The active rehabilitation base — by far the largest lever
For chronic mechanical neck pain, supplements are a small fraction of total benefit; these interventions are where the real outcome moves live:
- Deep cervical flexor training — the chin-tuck and progressive deep neck flexor protocols (Jull, O'Leary) have the cleanest evidence in chronic neck pain.
- Scapular stabilisation — lower trapezius, serratus anterior, rhomboids; addresses the upper-cross postural pattern that loads the cervical spine.
- Thoracic mobility — restricted thoracic kyphosis pushes load to the cervical spine; foam rolling and thoracic extension drills.
- Ergonomic correction — monitor at eye level, supportive chair, headset for prolonged calls, neutral wrist position; "tech neck" is real and addressable.
- Aerobic exercise (moderate intensity, 150+ min/week) — general anti-inflammatory effect; better-evidenced for chronic pain than any supplement.
- Sleep position — supportive pillow (cervical contour or appropriate height); side-sleeping with head-neck alignment.
- Stress and pain catastrophising — CBT and ACT-based approaches reduce chronic pain meaningfully.
- Smoking cessation — smoking impairs disc nutrition; cessation slows degenerative progression.
- Weight management — modest reductions in BMI reduce mechanical load on the cervical spine in obese patients.
- Manual therapy and physiotherapy — short-term symptom relief; combine with active rehabilitation.
What to skip
- Glucosamine/chondroitin for the cervical spine specifically — these are best-evidenced in knee OA; cervical OA trials are essentially absent and meta-analytic effects in knee are modest.
- High-dose NSAID stacking with curcumin and Boswellia long-term — additive bleeding and GI risk; consider the inflammatory load you're managing.
- Generic "joint complex" megaformulas — typically deliver sub-therapeutic doses of multiple ingredients; better to buy single-ingredient products at trial doses.
- "Disc regeneration" supplements with stem cell or stromal-cell-promoting marketing — not supported by trial evidence.
- High-dose vitamin C as cartilage protectant — physiologic doses are appropriate for everyone; megadoses for joint protection are not evidence-based.
- Heavy reliance on opioids for chronic neck pain — not first-line; significant downstream harms; address the mechanical and active-rehabilitation drivers instead.
- Repeated cervical manipulation in patients on anticoagulants or with vascular risk factors — rare but serious vertebral artery dissection reports exist.
What to track
Use the Neck Disability Index (NDI) — a validated 10-item questionnaire.

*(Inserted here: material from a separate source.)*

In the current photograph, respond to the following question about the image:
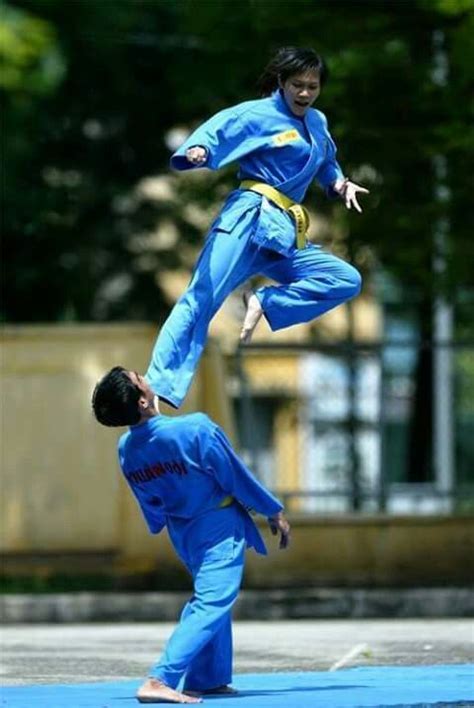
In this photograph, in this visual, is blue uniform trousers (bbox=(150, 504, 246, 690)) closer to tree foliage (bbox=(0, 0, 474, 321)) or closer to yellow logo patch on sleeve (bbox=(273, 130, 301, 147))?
yellow logo patch on sleeve (bbox=(273, 130, 301, 147))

Track NDI monthly. Pair with pain score (0–10 NRS) at rest, with activity, and at end of day. Photograph postural alignment at 4–8 week intervals. The clinically meaningful response is typically 5+ point NDI reduction or 30% pain reduction at 8–12 weeks of consistent active rehabilitation. Supplements alone rarely move NDI; layered on the active rehabilitation base, modest additional improvement is realistic.